## TEXTE FOURNI
--*--

COUR D’APPEL
DE RIOM
PREMIÈRE CHAMBRE CIVILE
Du 07 mars 2023
N° RG 21/00661 – N° Portalis DBVU-V-B7F-FSBY
-PV- Arrêt n°
[H], [B] [V] divorcée [P] / S.A.S.U. OFFICE DE PROTECTION DE L’HABITAT (OPH)
Jugement au fond, origine TJ hors JAF, JEX, JLD, J. EXPRO, JCP de [Localité 2], décision attaquée en date du 05 Janvier 2021, enregistrée sous le n° 20/03964
Arrêt rendu le MARDI SEPT MARS DEUX MILLE VINGT TROIS
COMPOSITION DE LA COUR lors du délibéré :
M. Philippe VALLEIX, Président
M. Daniel ACQUARONE, Conseiller
Mme Laurence BEDOS, Conseiller
En présence de :
Mme Marlène BERTHET, greffier lors de l’appel des causes et du prononcé
ENTRE :
Mme [H], [B] [V] divorcée [P]
[Adresse 1]
[Localité 2]
Représentée par Maître Marion LIBERT de la SCP GOUNEL-LIBERT-PUJO, avocat au barreau de CLERMONT-FERRAND
Timbre fiscal acquitté
APPELANTE
ET :
S.A.S.U. OFFICE DE PROTECTION DE L’HABITAT (OPH)
[Adresse 4]
[Localité 3]
Non repréentée
INTIMEE
DÉBATS :
L’affaire a été débattue à l’audience publique du 12 janvier 2023, en application des dispositions de l’article 786 du code de procédure civile, les avocats ne s’y étant pas opposés, devant M. VALLEIX, rapporteur.
ARRÊT : RÉPUTÉ CONTRADICTOIRE
Prononcé publiquement le 07 mars 2023 par mise à disposition de l’arrêt au greffe de la cour, les parties ayant été préalablement avisées dans les conditions prévues au deuxième alinéa de l’article 450 du code de procédure civile.
Signé par M. VALLEIX, président et par Mme BERTHET, greffier, auquel la minute de la décision a été remise par le magistrat signataire.

--*--

## LES DONNÉES
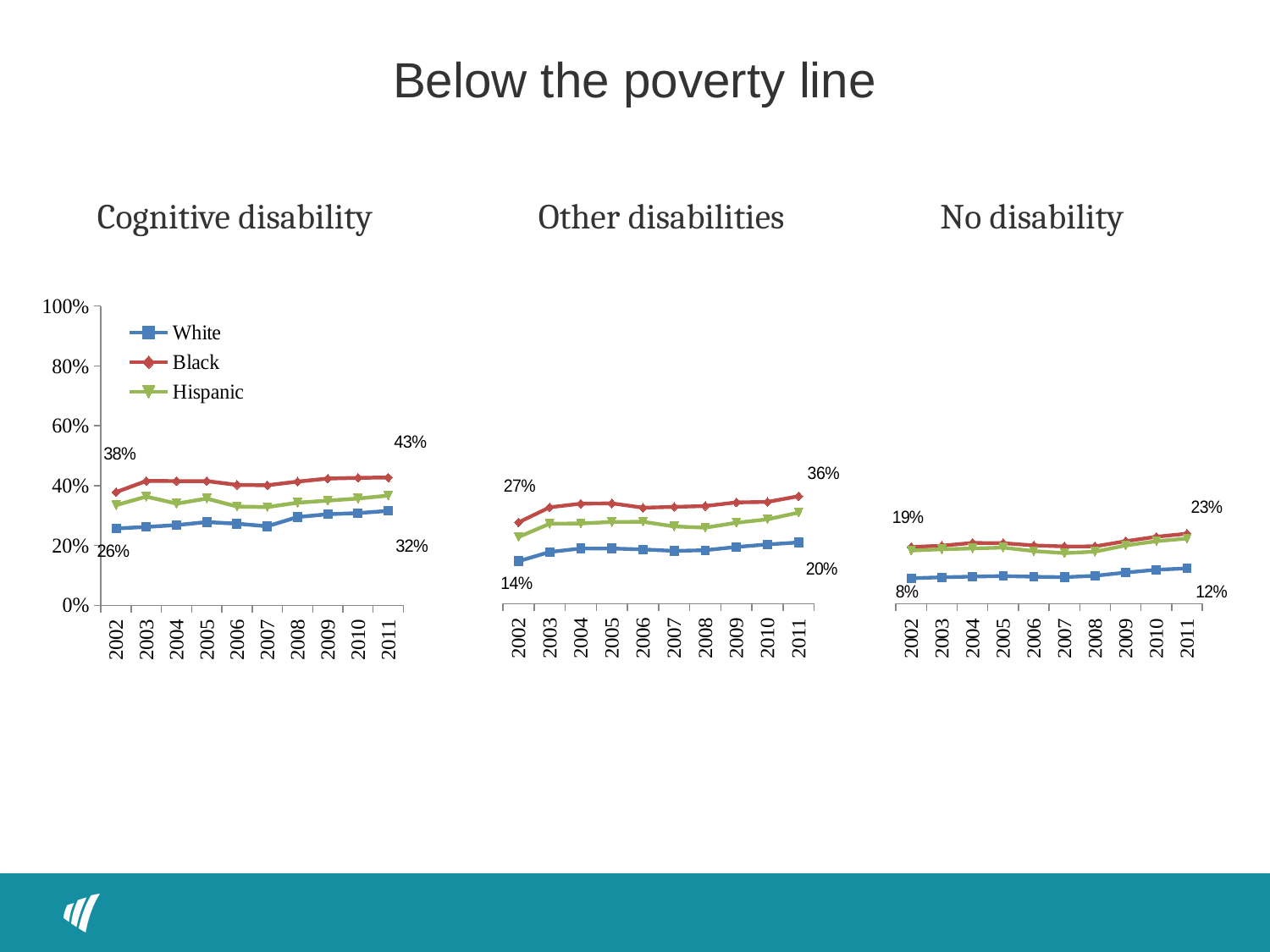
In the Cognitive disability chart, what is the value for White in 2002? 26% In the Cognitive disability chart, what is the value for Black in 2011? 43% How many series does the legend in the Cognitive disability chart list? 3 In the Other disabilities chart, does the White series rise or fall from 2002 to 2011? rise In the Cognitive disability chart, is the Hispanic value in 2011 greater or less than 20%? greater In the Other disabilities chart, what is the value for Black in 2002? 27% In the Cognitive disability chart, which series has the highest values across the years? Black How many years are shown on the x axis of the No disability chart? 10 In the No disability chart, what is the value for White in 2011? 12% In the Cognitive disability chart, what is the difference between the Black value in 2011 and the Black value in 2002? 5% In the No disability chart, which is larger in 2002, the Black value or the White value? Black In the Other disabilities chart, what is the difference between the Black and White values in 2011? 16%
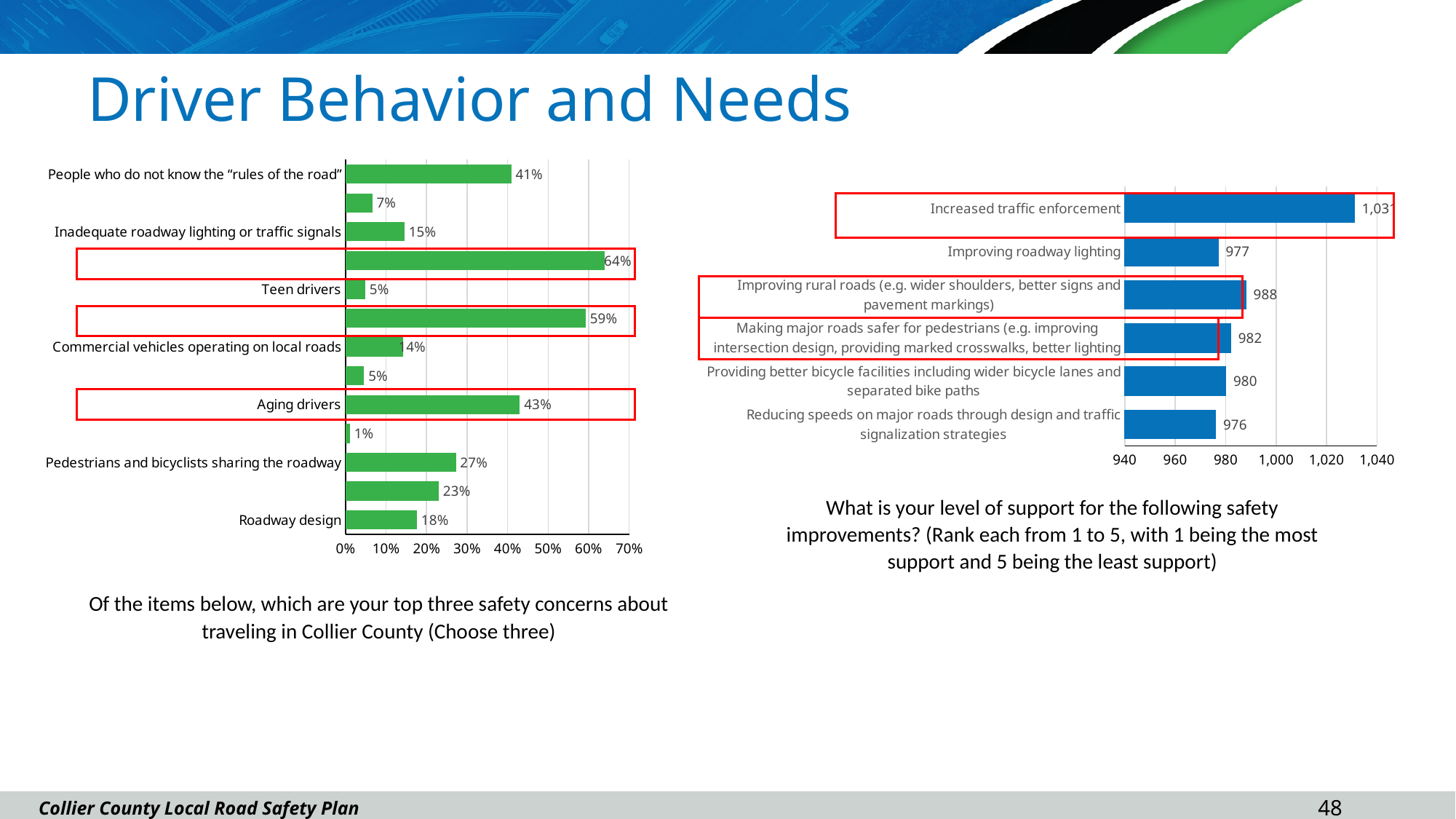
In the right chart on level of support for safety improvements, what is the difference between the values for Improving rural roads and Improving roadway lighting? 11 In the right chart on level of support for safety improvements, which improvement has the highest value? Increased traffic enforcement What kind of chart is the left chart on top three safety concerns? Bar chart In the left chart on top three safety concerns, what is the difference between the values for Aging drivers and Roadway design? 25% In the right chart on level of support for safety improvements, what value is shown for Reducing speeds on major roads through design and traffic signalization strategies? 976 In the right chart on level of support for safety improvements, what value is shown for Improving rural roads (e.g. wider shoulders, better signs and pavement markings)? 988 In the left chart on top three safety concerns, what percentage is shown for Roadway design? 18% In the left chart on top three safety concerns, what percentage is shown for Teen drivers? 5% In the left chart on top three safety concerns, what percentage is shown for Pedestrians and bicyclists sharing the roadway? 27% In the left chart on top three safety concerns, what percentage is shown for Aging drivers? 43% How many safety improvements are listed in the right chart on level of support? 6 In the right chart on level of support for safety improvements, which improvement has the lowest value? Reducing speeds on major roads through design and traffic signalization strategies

--*--

## CONSIGNE ÉCRITE A
D'après l'arrêt de la cour d'appel de Riom, à quelle date l'affaire a-t-elle été débattue en audience publique ?
## CONSIGNE ÉCRITE B
Rédigez la suite de l'arrêt de la cour d'appel de Riom, à partir de sa dernière phrase.
La liste n'est pas utile pour répondre.

## RÉSULTAT DE L'EXERCICE A
Le 12 janvier 2023.

## RÉSULTAT DE L'EXERCICE B
EXPOSÉ DU LITIGE :
Suivant un bon de commande accepté et signé le 15 septembre 2010, suivi d’un second bon de commande accepté et signé le 15 novembre, Mme [H] [V] a confié à la SAS OFFICE DE PROTECTION DE L’HABITAT (OPH) des travaux de rénovation de la façade avec mise en place d’isolation extérieure de sa maison d’habitation située [Adresse 1] (Puy-de-Dôme) ainsi que des travaux de mise en place d’une bavette en aluminium laqué sous fenêtres moyennant les prix respectifs de 12.329,00 € TTC et de 362,94 € TTC. Ces prix ont été entièrement réglés par le maître de l’ouvrage. Le procès-verbal de réception des travaux concernant la façade a été signé entre les parties contractantes le 19 novembre 2010.
Arguant de la survenance de désordres de décollement du crépi de sa façade, Mme [V] a assigné le 5 novembre 2020 la société OPH devant le tribunal judiciaire de Clermont-Ferrand qui, suivant un jugement n° RG-20/03964 rendu de manière réputée contradictoire le 5 janvier 2021, a :
– rejeté l’ensemble des demandes formé par Mme [V] ;
– condamné Mme [V] aux entiers dépens de l’instance.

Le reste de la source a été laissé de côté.